● Flash CGT Adjoints administratifs du Centre d'Action Sociale de la Ville de Paris


Au 1er janvier 2018, les agents de la filière administrative passent sous le régime indemnitaire du RIFSEEP (adjoints administratifs, secrétaires administratifs, attachés).

Au CASVP, la mise en place concrète du RIFSEEP se fera sur la paie de mars 2018, avec effet au 1/01/2018, le service rémunération du CASVP n’étant pas en capacité d’en assurer la mise en place avant, pour des raisons liées à un manque de moyens humains.

Le RIFSEEP est composé de 2 primes :

1 L’IFSE (Indemnité de Fonctions, Sujétions et Expertise) versée mensuellement, elle regroupe les indemnités versées aux adjoints administratifs (IAT1 + Prime de rendement + indemnité communale).

2 Le CIA (Complément Indemnitaire Annexe) versé en une seule fois en décembre.

Exclus du RIFSEEP, les sujétions liées au temps de travail, heures supplémentaires, astreintes et permanences, frais de mission, NBI, GIPA.

Les abattements pour absence maladie suivront le traitement et se feront à compter du 91ème jour d’absence lors du passage en 1/2 traitement, sauf pour le 1er jour d’absence d’un arrêt maladie où le jour de carence s’appliquera (1/30ème aussi bien sur le traitement que sur les primes perçues)...

Conséquences pour les adjoints administratifs 
  • L’IAT 1 et la prime de rendement sont transférés sur l’IFSE mensuelle.
  • La prime communale versée en N+1 en février sera versée en IFSE complémentaire toujours en février (code paie différent de l’IFSE mensuelle). Elle est cristallisée (c’est à dire qu’elle n’augmente plus). Les adjoints administratifs qui n’ont jamais bénéficié de l’indemnité communale, notamment les nouveaux arrivants ne percevront rien en février.
Le CIA versé en une seule fois en décembre correspond au solde actuel d’IAT de fin d’année qui n’existera plus puisqu’il était constitué par les abattements sur absence pour maladie au 1/30ème par jour d’absence.

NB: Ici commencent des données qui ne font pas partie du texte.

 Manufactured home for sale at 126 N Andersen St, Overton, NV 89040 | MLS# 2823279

Ce CIA correspondra au montant d’augmentation indemnitaire annuel de l’enveloppe dédiée aux primes, il sera donc faible.

Mise en place d’un minimum indemnitaire garanti (MIG) 

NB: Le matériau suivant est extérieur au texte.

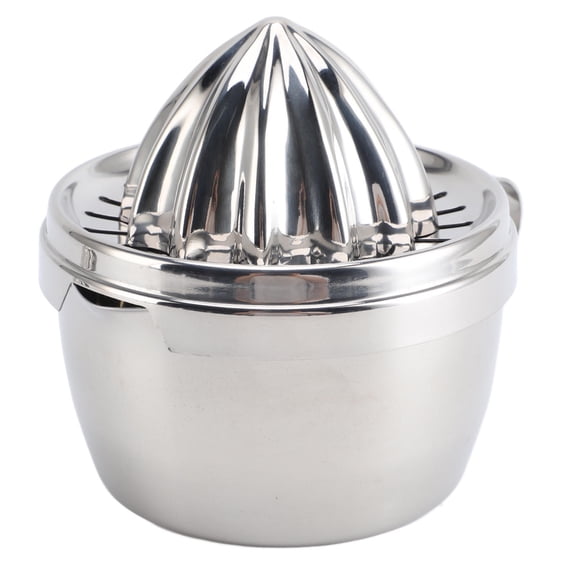 Suodoka 304 Stainless Steel Manual Juice Squeezer – Durable Citrus Press for Orange, Lemon & More, Easy‑Use, Multi‑Functional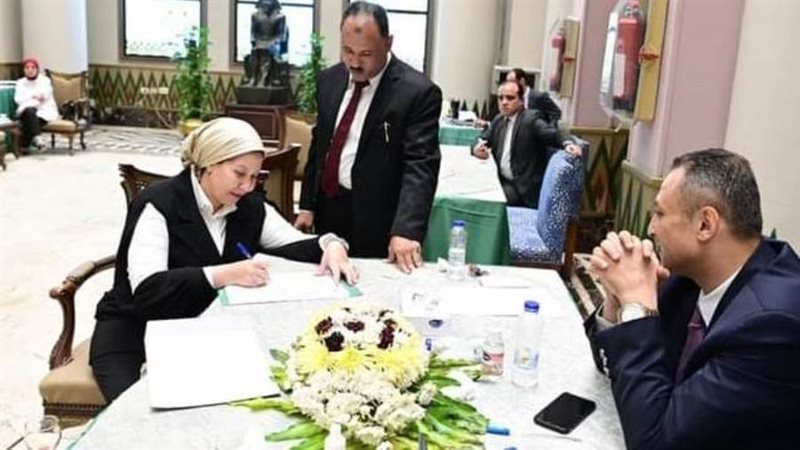 النائبة فايزة صالح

ou montant d’entrée dans le corps

Des discussions avec les syndicats ont lieu actuellement à la Ville sur ce point.

A ce jour, la Ville envisage un MIG de 231€/mois pour les adjoints administratifs (beaucoup trop bas pour la CGT !) si on le compare au MIG obtenu pour les SMS (410€/mois). 
La mairie refuse de l’étendre aux contractuels.

Ce montant de 231€ signifie qu’aucun adjoint administratif entrant au CASVP ne doit percevoir une IFSE mensuelle inférieure à 231€.

Pour les adjoints administratifs qui percevraient moins de 2780€ (231X12) de primes annuelles (IAT1 + Prime de rendement + Indemnité communale), ils verraient leur IFSE annuelle portée à 2780€ dès janvier 2018, (231€ mensuel moins l’indemnité communale perçue divisée par 12.)

Revalorisation de l’IFSE lors d’un changement de grade (promotion)
  • Passage au grade C3 (principal de 1ère classe) : + 200€ 
  • Passage au grade C2 (principal de 2ème classe) : + 120€ 
Des montants en négociation à la Ville, insuffisants pour la CGT.

Ces montants seront intégrés l’année suivante dans l’IFSE mensuelle qui augmenterait ainsi de 10€/mois pour un adjoint de 1ère classe promu principal de 2ème classe.

Commentaires de la CGT

► Aucune gratification complémentaire pour les adjoints administratifs par la mise en place du RIFSEEP, sinon la revalorisation (minime) lors d’un changement de grade.
► Plus d’indemnité communale pour les nouveaux collègues et des primes qui augmenteront très peu d’une année sur l’autre.
Le MIG (230€/mois) est bien trop faible pour les nouveaux collègues entrants recrutés pour la plupart en C1 à l’échelon le plus bas de la catégorie C.

Le coût de la vie à Paris et la difficulté pour se loger doit engager la Maire de Paris à ajuster le MIG en corrélation.

► Les collègues contractuels ne doivent pas être écartés du MIG.

La CGT défend l'intégration de toutes les primes dans la rémunération indiciaire et une véritable augmentation des salaires et pensions dans le cadre d’une augmentation du pouvoir d’achat permettant une relance de l’économie.

Pour la CGT, la rémunération à la performance liée aux contrats d’objectifs est antinomique du service public.